PROBLEM STATEMENT
Carry the Board's reasoning on plasma carburizing forward, starting right after its final sentence.

DOCUMENT
■ ■ ■ ■ ■ ■ ■

2.5 A pretreatment step before the heating and carburizing step which may include a possible grit blasting or chemical etching is also disclosed in the present application (see the application as originally filed, page 11, third paragraph).
2.6 The plasma carburizing process of D2 is therefore considered to meet all the requirements of the subject-matter of claim 1 of the main request. This subject-matter thus lacks novelty over D2. Consequently, the main request is not allowable.
The Board thus principally confirms the Examining Division's decision concerning lack of novelty of the subject-matter of claim 1 of the then single request.
2.7 The appellant's arguments to the contrary cannot hold for the following reasons.
2.7.1 First of all, the fact that the present application does not mention any plasma treatment does not mean that it is actually excluded from the subject-matter of claim 1.
2.7.2 Secondly, the feature "contacting the surface with a carbon-containing gas " of claim 1 is likewise considered not to exclude such a plasma treatment since the carbon-containing gas according to D2, i.e. propane (see point 2.2 above) will still be in the gaseous state after having been ionized by the described DC glow discharge. The appellant could not make plausible why this generated reactive species would not be in the gaseous state. In this context it has to be considered that a reduced pressure of 10-2000 Pa is used during the carburization and that the formation of soot from said carbon-containing gas is to be avoided as it increases the materials costs (see D2, English machine translation, paragraphs  and ).
2.7.3 Thirdly, the declaration of the inventor Mr. Bruce filed in connection with the corresponding US application of the present application is not considered to be relevant at all. It does not contain any statement concerning D1-D3 cited in the examination procedure of the present application but only concerns two totally different US documents (see declaration, points 6 and 10). Secondly, the statement "Plasma carburization is a fundamentally different process method from gas carburization requiring different energy input, different materials, and significantly different process conditions" (see declaration, point 8) does not explain in detail what these alleged fundamental differences are or should be.
For example, the titanium alloy material Ti-Al6-4V of D2 which is plasma carburized by using a gas mixture of propane and hydrogen (see e.g. English machine translation of D2, paragraphs  and ) is among the preferred materials according to the present application (see claim 2 as originally filed). Propane is among the preferred carbon-containing gases according to the present application while hydrogen is among the preferred non-reactive gases additionally comprised in the carbon-containing gas (see claims 4 and 5 as originally filed). Therefore, if it is assumed that method claim 1 of the main request would relate to a gas carburization method which is carried out at a temperature of e.g. 400ºC with the aforementioned preferred materials then the only difference with respect to the plasma carburizing process according to D2 carried out at an identical temperature of 400ºC would reside in the omitted glow discharge and much longer treatment periods. It is, however, clear that the glow discharge plasma according to D2 significantly shortens the treatment period necessary for obtaining the same result as with a conventional gas carburization at an identical temperature. Other differences are, however, not visible.

■ ■ ■ ■ ■ ■ ■

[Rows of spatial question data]
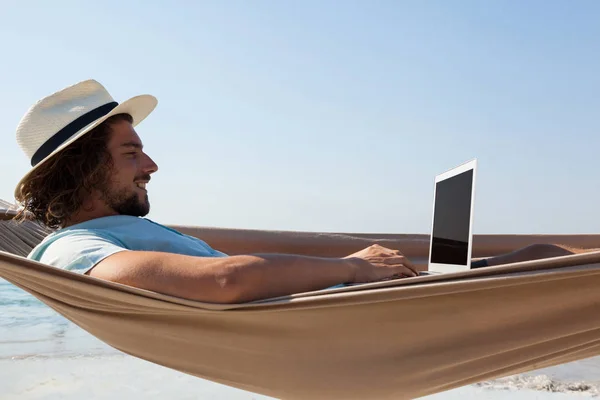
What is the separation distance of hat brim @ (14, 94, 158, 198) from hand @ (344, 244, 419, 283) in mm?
900

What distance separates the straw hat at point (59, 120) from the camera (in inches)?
76.7

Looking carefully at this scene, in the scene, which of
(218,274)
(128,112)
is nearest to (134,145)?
(128,112)

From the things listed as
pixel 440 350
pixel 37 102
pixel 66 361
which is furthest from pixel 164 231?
pixel 66 361

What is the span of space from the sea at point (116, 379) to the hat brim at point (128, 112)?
88.4 inches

■ ■ ■ ■ ■ ■ ■

ANSWER FOR THE TASK
3. Inventive step (Article 56 EPC)
The auxiliary request was filed by the appellant at the oral proceedings before the Board in order to establish novelty of the subject-matter of its claim 1. In the present case there is no need to deal with the aspects of its admissibility due to its late filing since the subject-matter of claim 1 thereof does not comply with Article 56 EPC for the reasons that follow.
3.1 The method according to the present application aims to provide an inexpensive, low temperature treatment that reduces the fretting wear and fatigue problem of titanium and titanium alloy parts, particularly of gas turbine engine components, since high-temperature thermal treatments of blade dovetails and disks preclude the use of conventional carburizing methods which normally take place at high temperatures, including temperatures of greater than about 927ºC (see page 1, first paragraph to page 2, fourth paragraph of the application as originally filed).
3.1.1 Such carburizing methods of the prior art take place at a temperature of e.g. 900-1200ºC for about 1-4 hours for superalloy substrates (see D4, column 4, lines 20 to 39 and column 5, lines 35 to 50) or at 750-950ºC for between 1-10 hours for titanium-base alloy blades (see D5, claims 2 and 4).
3.1.2 An advantage of the low temperature carburization method below 538ºC is the reduced cost of equipment required to produce the carburized zone (see page 4, third paragraph of the application as originally filed).
3.1.3 The appellant's arguments concerning a different amount of carbon present in the carburized zone, which would be greater than the amount present in a conventional carburized surface which has been carburized at a temperature greater than that according to the present application, cannot be accepted since no evidence in support of this allegation has been submitted. This fact has been admitted by the appellant at the oral proceedings when asked by the Board.
3.2 The carburizing process of D2 similarly aims to improve the fatigue property and wear of titanium alloy components, particularly reducing the coefficient of friction of these titanium alloy parts by plasma carburization in the temperature range of 350-950ºC (see point 2.1 above). It teaches that a too high carburization temperature results in a rough surface (see English machine translation, paragraph ) so that the person skilled in the art would select an appropriate temperature for plasma carburization which would also take account of other constraints such as said high-temperature thermal treatments of blade dovetails and disks.
3.3 As already considered in point 2.7.3 above, in case that the same Ti-6Al-4V material is carburized by using a mixture of propane and hydrogen then the only difference between the (conventional) gas carburization method of claim 1 of the auxiliary request and the plasma carburization process according to D2 in the overlapping temperature range of from 350ºC to less than 538ºC resides in the omission of the plasma.
The plasma of the generated glow discharge is responsible that the carburization according to D2 takes place in a much shorter treatment period than according to the present application which latter mentions treatment times of up to 1500 hours (see claim 9 as originally filed).
It is clear to the person skilled in the art that an apparatus of a given size for carburization including plasma generating means is much more expensive than a simple gas carburization furnace of the same size for low temperature carburization without such plasma means. However, the throughput through said plasma carburizing apparatus is much higher due to the much shorter treatment time.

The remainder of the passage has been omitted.